-- BEGIN EXCERPTED DATA --

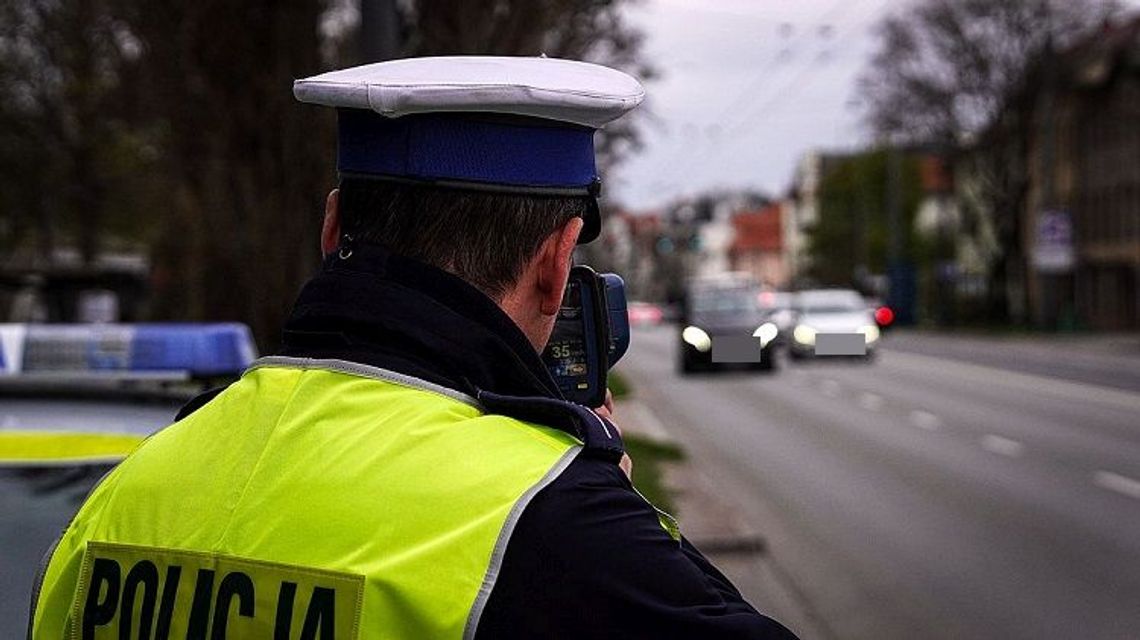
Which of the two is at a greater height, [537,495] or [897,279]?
[537,495]

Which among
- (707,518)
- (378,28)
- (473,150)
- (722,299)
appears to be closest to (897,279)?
(722,299)

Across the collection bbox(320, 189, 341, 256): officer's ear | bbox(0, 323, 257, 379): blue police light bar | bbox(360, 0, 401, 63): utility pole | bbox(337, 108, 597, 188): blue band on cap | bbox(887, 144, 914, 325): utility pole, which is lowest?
bbox(887, 144, 914, 325): utility pole

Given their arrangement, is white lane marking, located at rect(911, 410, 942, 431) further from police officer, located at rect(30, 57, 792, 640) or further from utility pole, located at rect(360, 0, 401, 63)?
police officer, located at rect(30, 57, 792, 640)

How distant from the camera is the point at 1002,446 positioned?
18250 millimetres

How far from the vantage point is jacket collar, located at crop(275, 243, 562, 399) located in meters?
Result: 1.75

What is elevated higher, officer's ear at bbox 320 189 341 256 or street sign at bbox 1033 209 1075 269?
officer's ear at bbox 320 189 341 256

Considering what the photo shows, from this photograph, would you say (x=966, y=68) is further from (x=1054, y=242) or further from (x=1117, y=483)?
(x=1117, y=483)

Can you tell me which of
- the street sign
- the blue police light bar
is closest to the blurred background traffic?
the blue police light bar

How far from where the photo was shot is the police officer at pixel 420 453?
5.22 feet

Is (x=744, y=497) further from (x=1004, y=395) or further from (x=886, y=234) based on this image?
(x=886, y=234)

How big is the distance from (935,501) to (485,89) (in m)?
12.6

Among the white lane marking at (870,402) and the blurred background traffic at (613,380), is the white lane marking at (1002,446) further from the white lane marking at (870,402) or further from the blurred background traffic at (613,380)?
the white lane marking at (870,402)

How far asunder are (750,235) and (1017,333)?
333ft

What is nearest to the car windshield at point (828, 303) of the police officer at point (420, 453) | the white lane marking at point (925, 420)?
the white lane marking at point (925, 420)
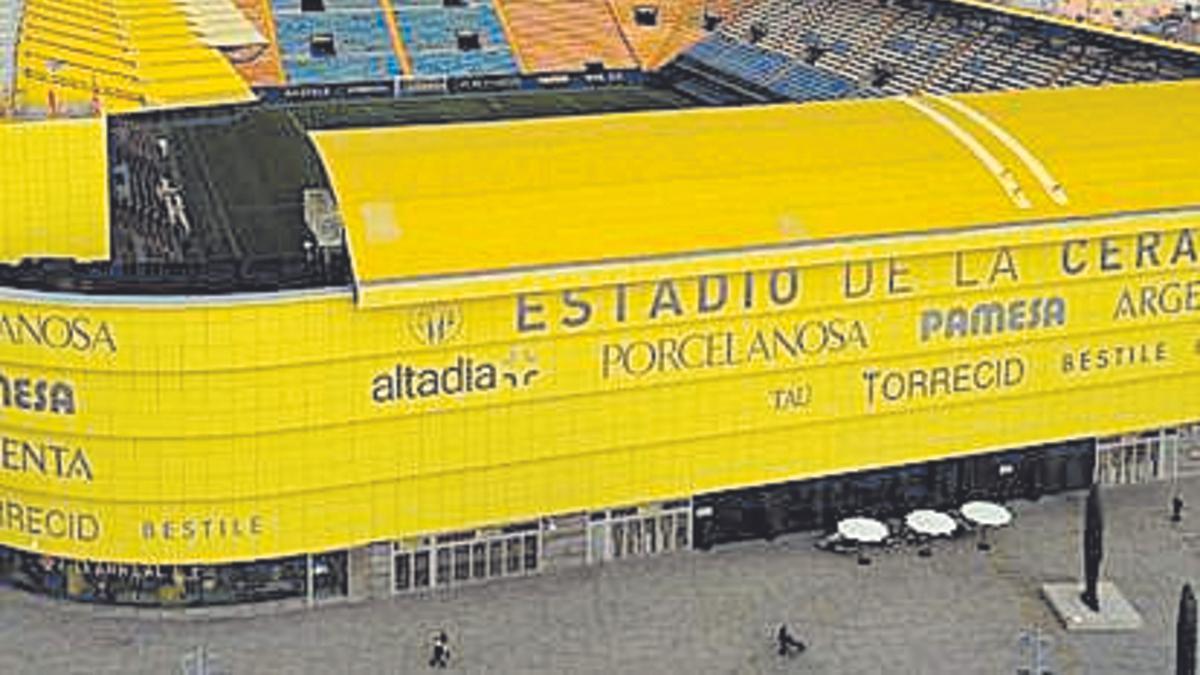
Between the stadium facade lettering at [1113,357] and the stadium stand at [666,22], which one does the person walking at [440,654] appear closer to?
the stadium facade lettering at [1113,357]

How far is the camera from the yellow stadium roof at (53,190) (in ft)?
131

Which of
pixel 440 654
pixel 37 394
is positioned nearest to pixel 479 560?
pixel 440 654

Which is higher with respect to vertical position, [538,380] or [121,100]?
[121,100]

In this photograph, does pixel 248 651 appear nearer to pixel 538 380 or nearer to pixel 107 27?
pixel 538 380

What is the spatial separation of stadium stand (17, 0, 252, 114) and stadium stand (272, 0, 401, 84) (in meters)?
14.0

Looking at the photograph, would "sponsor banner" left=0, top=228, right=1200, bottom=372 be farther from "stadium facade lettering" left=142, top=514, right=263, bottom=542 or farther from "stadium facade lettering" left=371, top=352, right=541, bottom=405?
"stadium facade lettering" left=142, top=514, right=263, bottom=542

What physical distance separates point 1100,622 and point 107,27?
43.1 m

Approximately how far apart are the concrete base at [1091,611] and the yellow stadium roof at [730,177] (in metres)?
8.94

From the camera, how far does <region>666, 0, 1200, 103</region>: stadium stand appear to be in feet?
205

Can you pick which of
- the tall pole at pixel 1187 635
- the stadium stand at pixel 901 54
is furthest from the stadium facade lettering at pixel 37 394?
the stadium stand at pixel 901 54

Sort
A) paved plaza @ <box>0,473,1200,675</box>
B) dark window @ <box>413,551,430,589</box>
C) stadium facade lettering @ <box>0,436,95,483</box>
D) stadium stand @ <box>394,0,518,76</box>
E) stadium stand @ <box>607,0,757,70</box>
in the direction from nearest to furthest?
paved plaza @ <box>0,473,1200,675</box>
stadium facade lettering @ <box>0,436,95,483</box>
dark window @ <box>413,551,430,589</box>
stadium stand @ <box>394,0,518,76</box>
stadium stand @ <box>607,0,757,70</box>

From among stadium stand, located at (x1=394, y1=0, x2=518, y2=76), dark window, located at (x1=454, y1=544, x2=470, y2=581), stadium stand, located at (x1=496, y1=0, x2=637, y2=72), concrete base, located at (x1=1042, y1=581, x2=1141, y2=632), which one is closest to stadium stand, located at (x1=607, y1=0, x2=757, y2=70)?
stadium stand, located at (x1=496, y1=0, x2=637, y2=72)

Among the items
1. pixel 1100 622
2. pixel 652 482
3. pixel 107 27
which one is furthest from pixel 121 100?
pixel 1100 622

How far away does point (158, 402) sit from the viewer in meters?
36.8
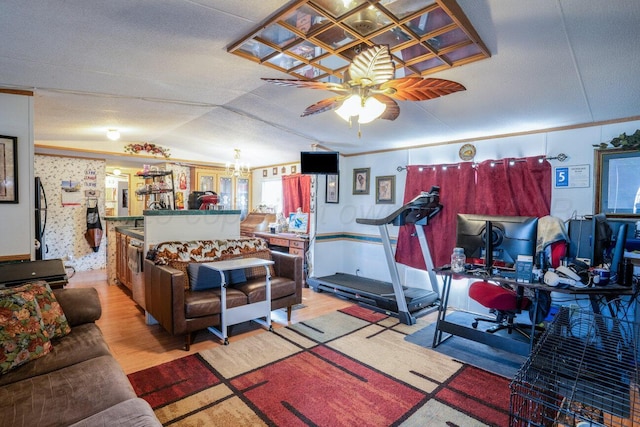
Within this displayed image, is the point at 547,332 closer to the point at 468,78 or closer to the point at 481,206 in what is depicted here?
the point at 468,78

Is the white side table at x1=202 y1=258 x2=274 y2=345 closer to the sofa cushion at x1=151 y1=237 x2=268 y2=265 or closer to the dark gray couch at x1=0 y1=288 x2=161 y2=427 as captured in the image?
the sofa cushion at x1=151 y1=237 x2=268 y2=265

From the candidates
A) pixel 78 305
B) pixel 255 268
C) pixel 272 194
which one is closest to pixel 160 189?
pixel 255 268

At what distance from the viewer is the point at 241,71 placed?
2.69 meters

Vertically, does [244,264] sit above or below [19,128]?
below

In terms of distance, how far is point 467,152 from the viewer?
414cm

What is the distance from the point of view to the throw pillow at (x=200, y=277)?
3.40 metres

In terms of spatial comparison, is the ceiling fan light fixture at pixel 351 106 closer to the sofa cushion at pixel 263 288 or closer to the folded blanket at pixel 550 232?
the sofa cushion at pixel 263 288

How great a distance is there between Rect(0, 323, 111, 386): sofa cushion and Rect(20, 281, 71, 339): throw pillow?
0.06m

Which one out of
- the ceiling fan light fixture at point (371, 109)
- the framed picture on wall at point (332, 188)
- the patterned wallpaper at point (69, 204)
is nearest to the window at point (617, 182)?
the ceiling fan light fixture at point (371, 109)

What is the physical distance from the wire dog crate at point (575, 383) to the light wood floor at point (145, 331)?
2738 mm

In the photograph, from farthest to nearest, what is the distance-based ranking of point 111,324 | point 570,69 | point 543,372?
point 111,324 < point 570,69 < point 543,372

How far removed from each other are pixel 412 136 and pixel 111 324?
4202 millimetres

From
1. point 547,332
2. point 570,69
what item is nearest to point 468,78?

-- END EXCERPTED DATA --

STATED EXERCISE
Copy the rows above word for word, from the beginning of the rows up to and including the line with "Result: 1.75". Leave the pictures out of your answer.

OUTPUT OF THE EXERCISE
Which of the two is at a greater height, [537,495] or [897,279]?
[537,495]

Which among
- (707,518)
- (378,28)
- (473,150)
- (722,299)
appears to be closest to (897,279)?
(722,299)

Across the collection bbox(320, 189, 341, 256): officer's ear | bbox(0, 323, 257, 379): blue police light bar | bbox(360, 0, 401, 63): utility pole | bbox(337, 108, 597, 188): blue band on cap | bbox(887, 144, 914, 325): utility pole, which is lowest?
bbox(887, 144, 914, 325): utility pole

Given their arrangement, is white lane marking, located at rect(911, 410, 942, 431) further from police officer, located at rect(30, 57, 792, 640) or further from utility pole, located at rect(360, 0, 401, 63)?
police officer, located at rect(30, 57, 792, 640)

How distant from the camera is the point at 1002,446 positioned?
18250 millimetres

How far from the vantage point is jacket collar, located at crop(275, 243, 562, 399) located in meters?
Result: 1.75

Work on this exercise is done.